◆ **INSTRUCTIONS TO FOLLOW**
Look through the entries below for the line with "Trick or Treat" and the line with "אמא וילדה עם כביסה מקופלת במכבסה", then give again exactly those two lines and all lines between them, minus the pictures.

◆ **DATASET RECORDS**
■ ■ ■ ■
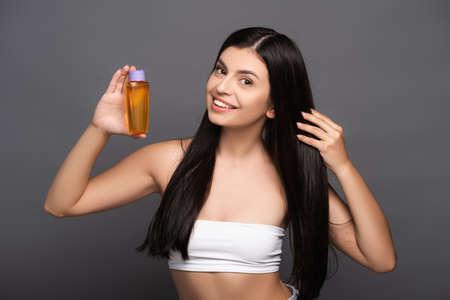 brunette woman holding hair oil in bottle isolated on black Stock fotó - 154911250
■ ■ ■ ■
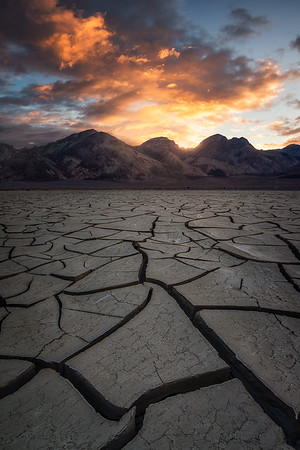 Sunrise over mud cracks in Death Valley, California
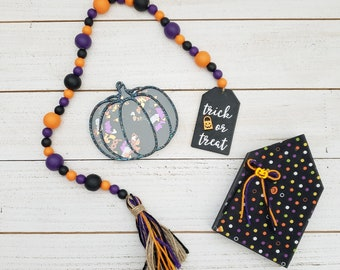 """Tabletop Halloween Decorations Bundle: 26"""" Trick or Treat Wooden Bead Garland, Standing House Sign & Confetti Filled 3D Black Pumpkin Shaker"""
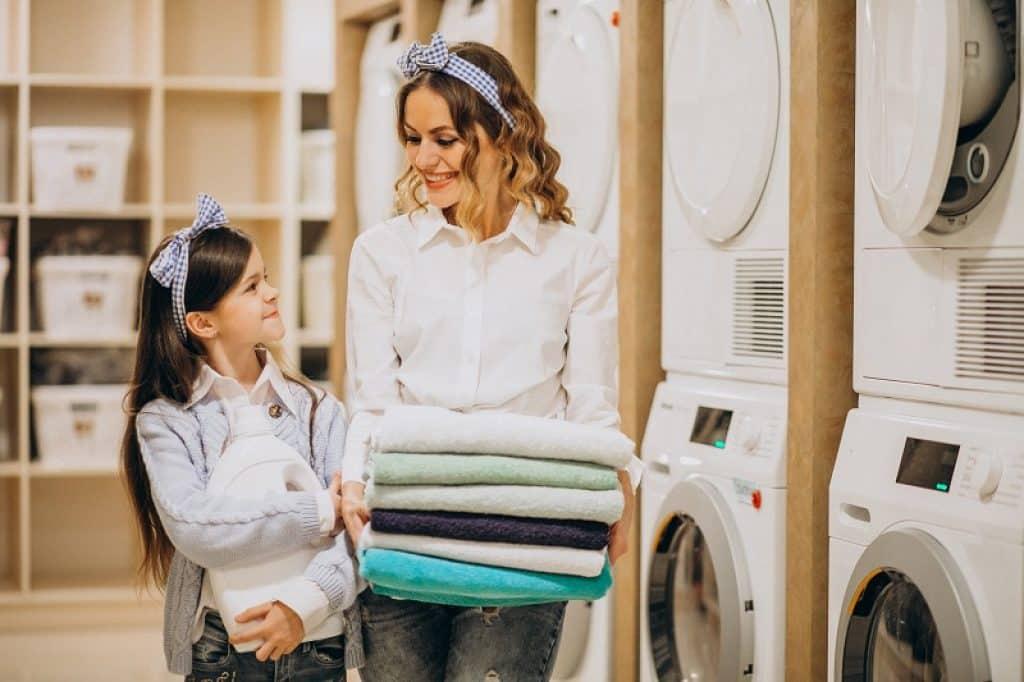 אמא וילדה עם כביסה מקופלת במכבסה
■ ■ ■ ■
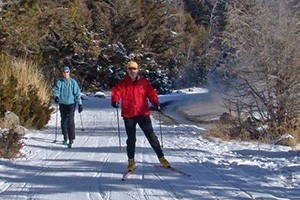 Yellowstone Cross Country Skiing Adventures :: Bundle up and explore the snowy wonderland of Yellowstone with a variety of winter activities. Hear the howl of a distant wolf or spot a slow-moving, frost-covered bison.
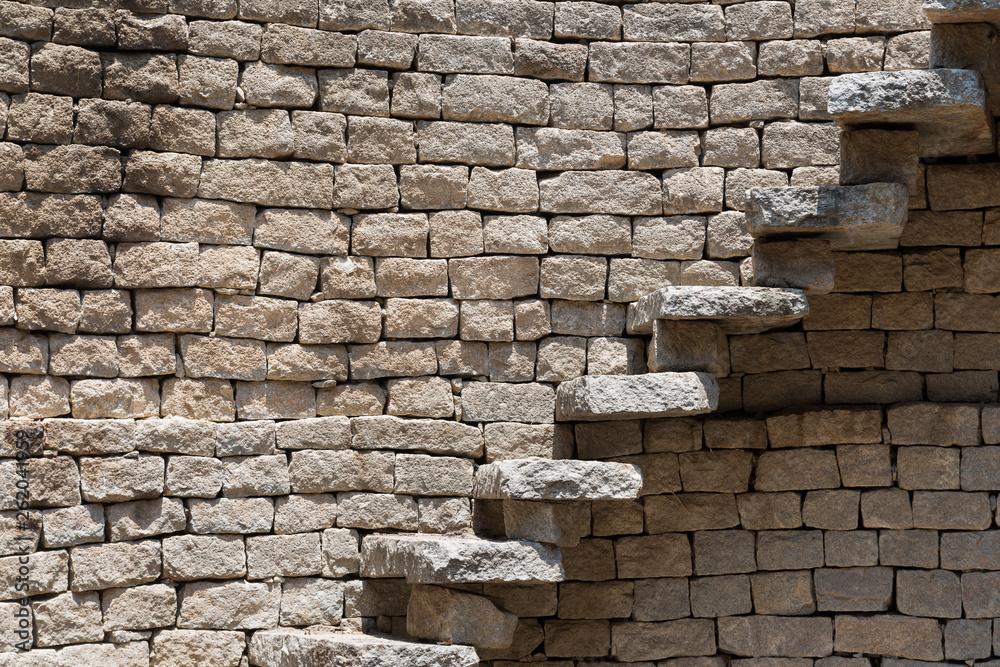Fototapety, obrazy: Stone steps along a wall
■ ■ ■ ■
◆ **RESPONSE TO THIS EXERCISE**
 """Tabletop Halloween Decorations Bundle: 26"""" Trick or Treat Wooden Bead Garland, Standing House Sign & Confetti Filled 3D Black Pumpkin Shaker"""
 אמא וילדה עם כביסה מקופלת במכבסה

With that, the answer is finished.